Monday's open house was intended to highlight the work that is being done at the Justice Center to prevent further trauma to victims of abuse. Summit County's Children's Justice Center is one of 26 centers across the state providing child-focused programs. It is a nonprofit, government agency and is funded by Park City Municipal, federal grants and private donations.
The Children's Justice Center works under the auspices of the County Attorney's Office. It opened in 2012 and often serves victims outside of Summit County, including victims in Wyoming.
Officials with the Justice Center interview children and teenagers under 18 years old. The majority of the victims who are served are between the ages of 7 and 13. More than 100 cases are expected to be heard in 2018.
"My job is about listening to these children and hearing what they have to say," Laskey said. "There is hope for these children."
The panelists also seize the opportunity to highlight the effort that the Community for Children's Justice has undertaken to secure a separate standalone facility for the Children's Justice Center somewhere in the county.
"Summit County's Justice Center is the only one in the state that doesn't have its own home," Ross said. "This is a very real problem here whether people want to believe it or not, and we owe it to ourselves and the community to come up with the best center in the state."
Ross said the Community for Children's Justice is in the process of launching a capital campaign to kickstart fundraising efforts.

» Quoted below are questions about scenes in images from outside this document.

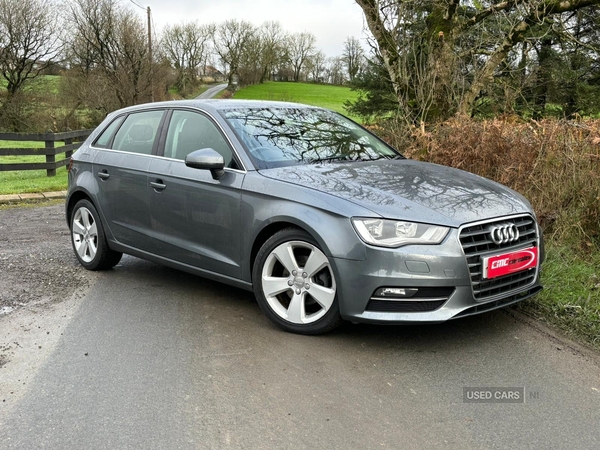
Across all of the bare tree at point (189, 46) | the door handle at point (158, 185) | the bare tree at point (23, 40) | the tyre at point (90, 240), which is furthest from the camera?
the bare tree at point (189, 46)

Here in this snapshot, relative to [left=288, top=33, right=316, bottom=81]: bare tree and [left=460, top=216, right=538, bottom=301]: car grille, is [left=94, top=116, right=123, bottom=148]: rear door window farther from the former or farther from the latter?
[left=288, top=33, right=316, bottom=81]: bare tree

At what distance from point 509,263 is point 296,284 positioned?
1434mm

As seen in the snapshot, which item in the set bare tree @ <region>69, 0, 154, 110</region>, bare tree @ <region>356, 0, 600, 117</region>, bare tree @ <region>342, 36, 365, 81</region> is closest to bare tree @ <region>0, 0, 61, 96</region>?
bare tree @ <region>69, 0, 154, 110</region>

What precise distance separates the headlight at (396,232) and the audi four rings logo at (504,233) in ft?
1.25

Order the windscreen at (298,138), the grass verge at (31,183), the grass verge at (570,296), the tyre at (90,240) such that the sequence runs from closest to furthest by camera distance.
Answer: the grass verge at (570,296) → the windscreen at (298,138) → the tyre at (90,240) → the grass verge at (31,183)

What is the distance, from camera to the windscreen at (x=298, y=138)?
486 cm

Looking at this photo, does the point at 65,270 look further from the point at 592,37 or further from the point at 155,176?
the point at 592,37

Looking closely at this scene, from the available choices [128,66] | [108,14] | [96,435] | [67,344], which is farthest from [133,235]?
[108,14]

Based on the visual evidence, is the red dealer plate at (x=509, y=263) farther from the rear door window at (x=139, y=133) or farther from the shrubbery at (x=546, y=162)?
the rear door window at (x=139, y=133)

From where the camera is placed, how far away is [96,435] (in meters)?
3.01

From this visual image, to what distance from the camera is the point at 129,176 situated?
221 inches

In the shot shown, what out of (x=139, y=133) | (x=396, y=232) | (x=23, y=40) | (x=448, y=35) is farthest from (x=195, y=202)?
(x=23, y=40)

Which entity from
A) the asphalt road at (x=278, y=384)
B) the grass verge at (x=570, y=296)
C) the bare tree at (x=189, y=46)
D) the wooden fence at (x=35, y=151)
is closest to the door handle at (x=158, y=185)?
the asphalt road at (x=278, y=384)

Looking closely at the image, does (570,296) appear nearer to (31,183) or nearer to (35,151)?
(31,183)
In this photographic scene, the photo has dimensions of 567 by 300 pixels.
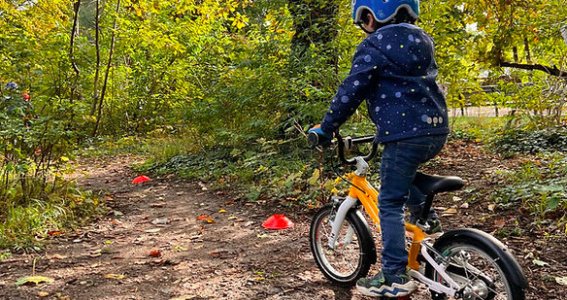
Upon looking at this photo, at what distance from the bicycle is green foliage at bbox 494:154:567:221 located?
1.86 m

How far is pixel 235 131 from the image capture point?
743 cm

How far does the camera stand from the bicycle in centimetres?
230

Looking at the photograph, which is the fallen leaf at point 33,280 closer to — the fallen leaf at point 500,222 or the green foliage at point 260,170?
the green foliage at point 260,170

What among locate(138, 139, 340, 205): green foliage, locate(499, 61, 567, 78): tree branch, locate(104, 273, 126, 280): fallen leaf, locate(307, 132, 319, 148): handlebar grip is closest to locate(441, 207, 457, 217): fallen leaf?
locate(138, 139, 340, 205): green foliage

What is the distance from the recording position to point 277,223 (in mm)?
4789

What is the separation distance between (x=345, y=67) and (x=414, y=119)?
3.66 meters

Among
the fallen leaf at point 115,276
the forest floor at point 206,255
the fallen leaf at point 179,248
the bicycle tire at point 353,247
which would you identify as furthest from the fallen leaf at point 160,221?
the bicycle tire at point 353,247

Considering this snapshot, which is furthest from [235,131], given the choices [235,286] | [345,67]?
[235,286]

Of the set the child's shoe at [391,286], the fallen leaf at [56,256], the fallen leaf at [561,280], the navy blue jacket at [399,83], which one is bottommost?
the fallen leaf at [561,280]

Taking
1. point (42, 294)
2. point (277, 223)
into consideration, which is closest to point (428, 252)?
point (277, 223)

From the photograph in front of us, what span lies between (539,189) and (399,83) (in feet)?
8.30

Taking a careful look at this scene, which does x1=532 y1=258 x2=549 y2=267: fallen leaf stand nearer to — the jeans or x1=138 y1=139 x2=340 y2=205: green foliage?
the jeans

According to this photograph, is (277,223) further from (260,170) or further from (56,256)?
(56,256)

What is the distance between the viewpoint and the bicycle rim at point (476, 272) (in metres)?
2.32
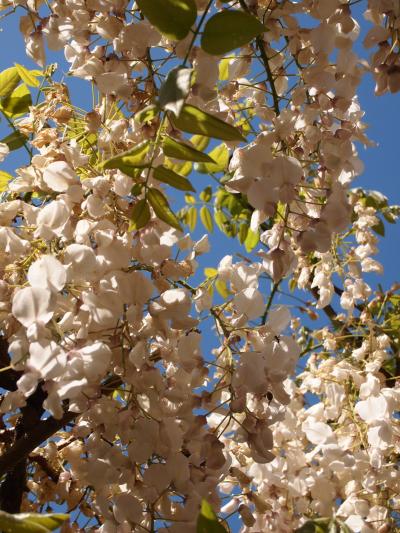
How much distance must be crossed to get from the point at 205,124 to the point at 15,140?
1.29ft

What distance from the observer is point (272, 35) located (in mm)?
696

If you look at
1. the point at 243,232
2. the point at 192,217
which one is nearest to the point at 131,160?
the point at 243,232

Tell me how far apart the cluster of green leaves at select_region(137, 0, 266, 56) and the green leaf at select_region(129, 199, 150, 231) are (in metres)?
0.13

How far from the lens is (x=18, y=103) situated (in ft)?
2.98

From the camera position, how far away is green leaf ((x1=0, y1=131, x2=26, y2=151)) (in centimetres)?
81

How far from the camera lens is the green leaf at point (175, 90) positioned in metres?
0.39

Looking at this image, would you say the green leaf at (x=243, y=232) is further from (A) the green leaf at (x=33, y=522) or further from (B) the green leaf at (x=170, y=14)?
(A) the green leaf at (x=33, y=522)

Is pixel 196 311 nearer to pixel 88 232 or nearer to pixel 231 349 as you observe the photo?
pixel 231 349

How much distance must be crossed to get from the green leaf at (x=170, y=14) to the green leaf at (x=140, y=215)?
13 cm

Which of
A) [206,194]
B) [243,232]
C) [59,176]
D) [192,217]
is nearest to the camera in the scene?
[59,176]

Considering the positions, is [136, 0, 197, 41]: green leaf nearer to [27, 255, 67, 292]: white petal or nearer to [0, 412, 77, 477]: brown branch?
[27, 255, 67, 292]: white petal

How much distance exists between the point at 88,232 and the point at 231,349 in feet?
0.62

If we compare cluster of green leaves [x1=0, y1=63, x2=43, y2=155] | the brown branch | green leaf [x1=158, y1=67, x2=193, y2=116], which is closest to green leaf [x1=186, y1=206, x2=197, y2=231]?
cluster of green leaves [x1=0, y1=63, x2=43, y2=155]

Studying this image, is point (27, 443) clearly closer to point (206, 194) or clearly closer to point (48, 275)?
point (48, 275)
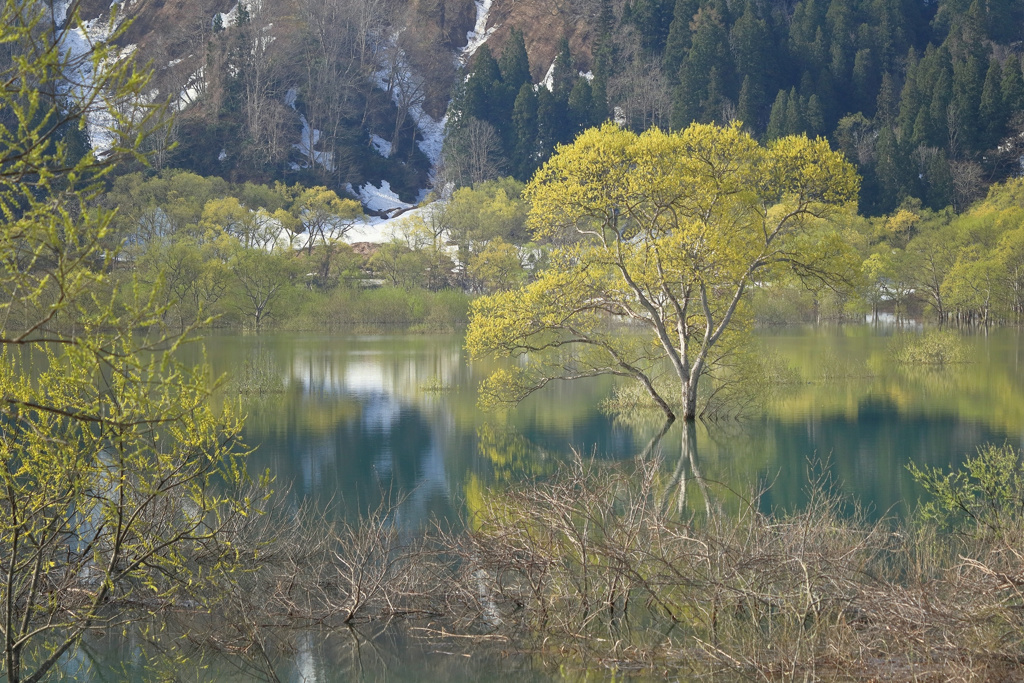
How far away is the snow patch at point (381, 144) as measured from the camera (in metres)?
110

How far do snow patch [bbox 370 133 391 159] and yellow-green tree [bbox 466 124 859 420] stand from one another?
90.2 meters

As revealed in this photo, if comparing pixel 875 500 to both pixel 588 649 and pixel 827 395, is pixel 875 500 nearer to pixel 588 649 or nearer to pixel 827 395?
pixel 588 649

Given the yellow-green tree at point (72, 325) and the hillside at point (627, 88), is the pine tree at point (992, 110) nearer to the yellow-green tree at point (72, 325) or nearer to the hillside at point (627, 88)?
the hillside at point (627, 88)

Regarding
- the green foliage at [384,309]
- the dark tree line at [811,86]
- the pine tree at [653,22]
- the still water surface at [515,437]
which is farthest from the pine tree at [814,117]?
the still water surface at [515,437]

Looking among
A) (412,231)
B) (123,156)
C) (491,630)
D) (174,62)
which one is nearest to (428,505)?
(491,630)

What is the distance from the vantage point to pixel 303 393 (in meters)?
28.6

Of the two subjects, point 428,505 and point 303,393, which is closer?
point 428,505

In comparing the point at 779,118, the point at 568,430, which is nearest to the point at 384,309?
the point at 779,118

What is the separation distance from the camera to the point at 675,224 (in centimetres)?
2191

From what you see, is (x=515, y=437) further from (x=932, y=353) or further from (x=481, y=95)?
(x=481, y=95)

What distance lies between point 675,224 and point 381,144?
93110 millimetres

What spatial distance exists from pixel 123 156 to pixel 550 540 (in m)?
5.08

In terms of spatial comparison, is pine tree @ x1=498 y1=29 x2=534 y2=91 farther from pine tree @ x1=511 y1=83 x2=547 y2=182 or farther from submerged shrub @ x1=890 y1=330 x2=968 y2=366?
submerged shrub @ x1=890 y1=330 x2=968 y2=366

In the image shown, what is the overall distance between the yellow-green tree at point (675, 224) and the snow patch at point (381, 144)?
90201mm
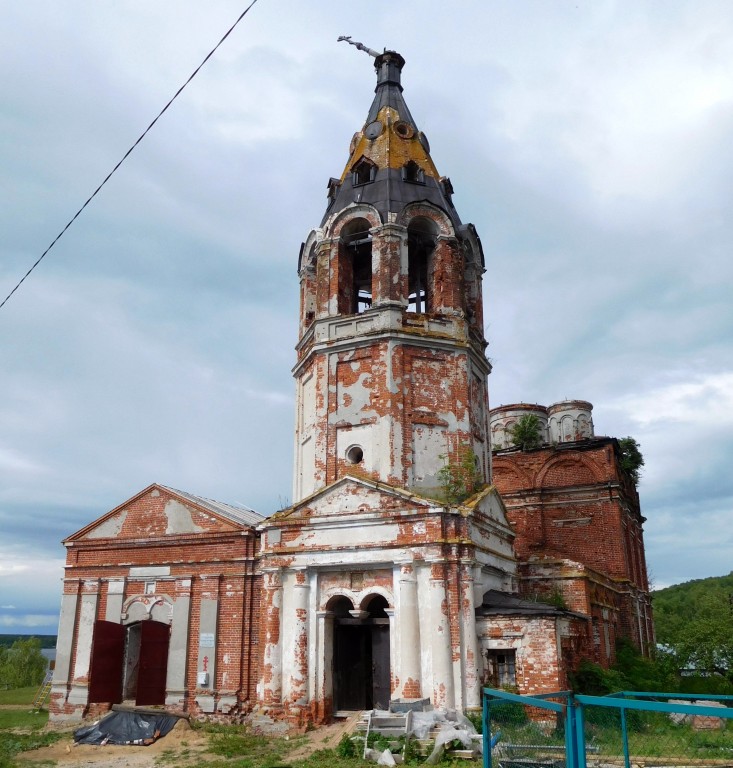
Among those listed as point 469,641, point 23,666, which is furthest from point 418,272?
point 23,666

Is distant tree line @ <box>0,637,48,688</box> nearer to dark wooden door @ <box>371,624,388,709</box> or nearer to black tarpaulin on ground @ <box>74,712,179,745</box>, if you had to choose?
black tarpaulin on ground @ <box>74,712,179,745</box>

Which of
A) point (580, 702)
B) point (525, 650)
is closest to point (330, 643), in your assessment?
point (525, 650)

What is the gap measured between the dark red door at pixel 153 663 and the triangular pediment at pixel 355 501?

She said the organization is currently exploring land parcels throughout the county to serve as a future site for a facility.
After the discussion and most of the audience had left, Laskey and McKain said they were inspired by the community's interest.
"That was impressive," Laskey said. "To have a community that cares about those problems is impressive. It's a beautiful spring day. The sun is out. It is warm and you filled the room to capacity with people that care. Honestly, you can have more hope for children when the community surrounding those children care enough to listen, believe and support."
McKain said they are more energized as a team now.
"We were just talking about: What are we going to do next?" she said. "How do you build off of this wonderful evening?"